> [GIVEN TEXT]
== Segment start ==
New York Islanders coach Patrick Roy, center, calls out to players during the first period of the team’s NHL hockey game against the Vegas Golden Knights on Tuesday, Jan. 23, 2024, in Elmont, N.Y. (AP Photo/Frank Franklin II)
EAST MEADOW, N.Y. — The New York Islanders still have some habits to shake off to fully embrace what new head coach Patrick Roy is attempting to institute. That’s only natural.
“When you’ve been in a certain kind of system for years, those habits aren’t easy to break,” star forward Mathew Barzal told amNewYork. “Ask anybody who’s been addicted to anything or had a habit of doing anything. We’re trying to break certain things, break certain habits, and create new ones.”
Since Lou Lamoriello’s arrival before the 2018-19 season and the regimes of the club’s two previous head coaches, Barry Trotz and Lane Lambert, the notion of manning the ramparts has been drilled into the Islanders’ minds. That means absorbing the pressure, playing a defensive-first game, and not take too many chances offensively.
== Segment end ==
> [YOUR INSTRUCTIONS]
Keep writing the article about the Islanders adjusting to Patrick Roy's system, picking up right after its last sentence.

> [PROVIDED MATERIAL]
== Segment start ==
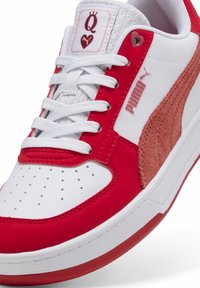 Baskets rouges et blanches avec une tige en cuir lisse, des accents en daim, des perforations sur le bout et une étiquette de languette texturée avec un logo en forme de cœur.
== Segment end ==
> [WRITTEN RESPONSE]
It was safe, maybe even too safe — a tactic used for a team that doesn’t necessarily boast the attacking talent to keep up with the opposition.
But the 2023-24 Islanders have the sort of playmaking talent to make such a system an archaic one. Mathew Barzal and Bo Horvat are flirting with point-per-game paces. Brock Nelson is on his way toward a third-straight 30-goal season. Noah Dobson is producing at a Norris Trophy-level clip with 47 assists and 54 points across his first 52 games.
That’s the kind of talent that, under Lambert, was being told to make that defensive shell a priority. Because of that, the play suffered to the point of a 12-game stretch that featured nine losses and the eventual firing of the head coach in late January.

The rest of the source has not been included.